第19章 金平糖の罰
「貴様は当分外出禁止だ。仕立てた物は他の者に届けさせよ。金平糖の購入もだ」
私を腕の中に閉じ込めながら、信長様が厳しい声で伝える。
「はい。分かりました」
明日は織田軍の皆に謝って、お礼を言わなければ。
「でも、交換条件の、船を通す件はどうにもならないですよね。迷惑をかけてしまって、ごめんなさい」
人質を取って、単身で乗り込んでくるくらいの事だから、きっと大変な物を運ぶに違いない。私のせいで.......。
「いや、あくまでも通ることができたらの話だ」
ニヤッと信長様が笑う。
「えっ?」
「俺は、明日港を通る船は見過ごすと言ったまでだ。今頃光秀が手を打っておる」
それはつまり、明日一日、港には入れないように周辺の航路を閉鎖するってこと?
「悔しがる彼奴の顔が見られんのは残念だ」
さも愉快そうに笑う信長様に改めて見惚れてしまう。

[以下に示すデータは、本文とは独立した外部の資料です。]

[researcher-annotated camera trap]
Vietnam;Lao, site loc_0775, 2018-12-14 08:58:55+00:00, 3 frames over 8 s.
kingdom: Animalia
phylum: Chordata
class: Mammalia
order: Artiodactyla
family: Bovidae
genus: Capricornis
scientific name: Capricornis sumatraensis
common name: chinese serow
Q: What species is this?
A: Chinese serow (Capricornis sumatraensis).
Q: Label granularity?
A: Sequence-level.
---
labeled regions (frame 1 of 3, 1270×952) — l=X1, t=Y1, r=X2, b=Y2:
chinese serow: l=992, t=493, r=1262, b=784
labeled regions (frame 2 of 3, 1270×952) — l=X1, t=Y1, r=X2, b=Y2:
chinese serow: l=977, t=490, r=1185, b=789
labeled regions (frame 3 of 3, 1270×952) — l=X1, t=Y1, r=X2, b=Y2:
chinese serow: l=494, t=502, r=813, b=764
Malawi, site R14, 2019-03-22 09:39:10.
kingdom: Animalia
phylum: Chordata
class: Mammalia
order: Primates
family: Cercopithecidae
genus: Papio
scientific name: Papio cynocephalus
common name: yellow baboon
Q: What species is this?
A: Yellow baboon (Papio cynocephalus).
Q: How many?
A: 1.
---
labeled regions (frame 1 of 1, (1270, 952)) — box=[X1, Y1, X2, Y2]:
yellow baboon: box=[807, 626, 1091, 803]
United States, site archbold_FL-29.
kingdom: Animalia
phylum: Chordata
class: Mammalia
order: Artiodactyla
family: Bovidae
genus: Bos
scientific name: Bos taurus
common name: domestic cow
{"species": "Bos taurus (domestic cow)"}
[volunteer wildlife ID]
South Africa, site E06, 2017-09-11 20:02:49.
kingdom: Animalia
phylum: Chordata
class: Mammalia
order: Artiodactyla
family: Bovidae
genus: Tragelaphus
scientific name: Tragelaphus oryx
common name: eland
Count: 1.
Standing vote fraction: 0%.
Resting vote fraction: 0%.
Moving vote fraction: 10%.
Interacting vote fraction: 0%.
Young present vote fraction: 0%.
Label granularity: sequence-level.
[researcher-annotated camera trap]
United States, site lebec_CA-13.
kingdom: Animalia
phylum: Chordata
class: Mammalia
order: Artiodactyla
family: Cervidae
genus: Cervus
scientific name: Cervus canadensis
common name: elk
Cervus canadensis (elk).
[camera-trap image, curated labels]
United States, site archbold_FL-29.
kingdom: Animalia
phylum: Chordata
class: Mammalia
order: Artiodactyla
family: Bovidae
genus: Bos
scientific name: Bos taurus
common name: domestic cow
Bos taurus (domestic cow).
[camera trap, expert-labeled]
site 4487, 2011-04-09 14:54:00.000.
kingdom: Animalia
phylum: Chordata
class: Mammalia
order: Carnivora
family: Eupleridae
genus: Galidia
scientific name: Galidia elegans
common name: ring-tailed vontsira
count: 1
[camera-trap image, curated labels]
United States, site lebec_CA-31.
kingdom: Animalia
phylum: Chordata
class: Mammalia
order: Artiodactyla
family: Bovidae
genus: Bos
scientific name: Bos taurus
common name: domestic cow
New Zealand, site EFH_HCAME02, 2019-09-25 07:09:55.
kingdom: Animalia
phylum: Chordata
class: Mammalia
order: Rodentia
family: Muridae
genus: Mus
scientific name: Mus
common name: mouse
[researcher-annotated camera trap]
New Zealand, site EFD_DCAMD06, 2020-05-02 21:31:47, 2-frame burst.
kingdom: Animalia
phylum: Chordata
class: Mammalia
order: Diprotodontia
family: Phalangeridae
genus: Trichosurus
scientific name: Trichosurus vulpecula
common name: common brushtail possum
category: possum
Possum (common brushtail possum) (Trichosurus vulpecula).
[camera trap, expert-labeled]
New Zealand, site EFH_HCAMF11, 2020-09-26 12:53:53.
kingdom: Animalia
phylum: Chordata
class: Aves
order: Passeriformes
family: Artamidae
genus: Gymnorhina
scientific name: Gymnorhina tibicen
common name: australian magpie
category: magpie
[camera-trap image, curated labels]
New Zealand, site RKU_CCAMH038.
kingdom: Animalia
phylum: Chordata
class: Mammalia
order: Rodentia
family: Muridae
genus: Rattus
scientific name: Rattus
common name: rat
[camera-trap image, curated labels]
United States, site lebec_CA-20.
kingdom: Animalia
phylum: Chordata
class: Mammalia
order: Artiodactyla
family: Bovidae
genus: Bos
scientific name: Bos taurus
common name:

やっぱり信長様ってすごい人だ。
「信長様はすごいですね。やっぱりかっこいい」
信長様の胸にキスをするように顔を埋めた。
「貴様を、危険な目にあわせた仕返しだ」
顎を持ち上げられ、優しく微笑みながら口づけられる。
誰よりも強くて、かっこよくて、時々意地悪だけど、温かい、私の大好きな人。心配をかけてごめんなさい。助けてくれて、ありがとう。また抱きしめてくれてありがとう。あなたの腕の中に戻ってこれて、本当に良かった。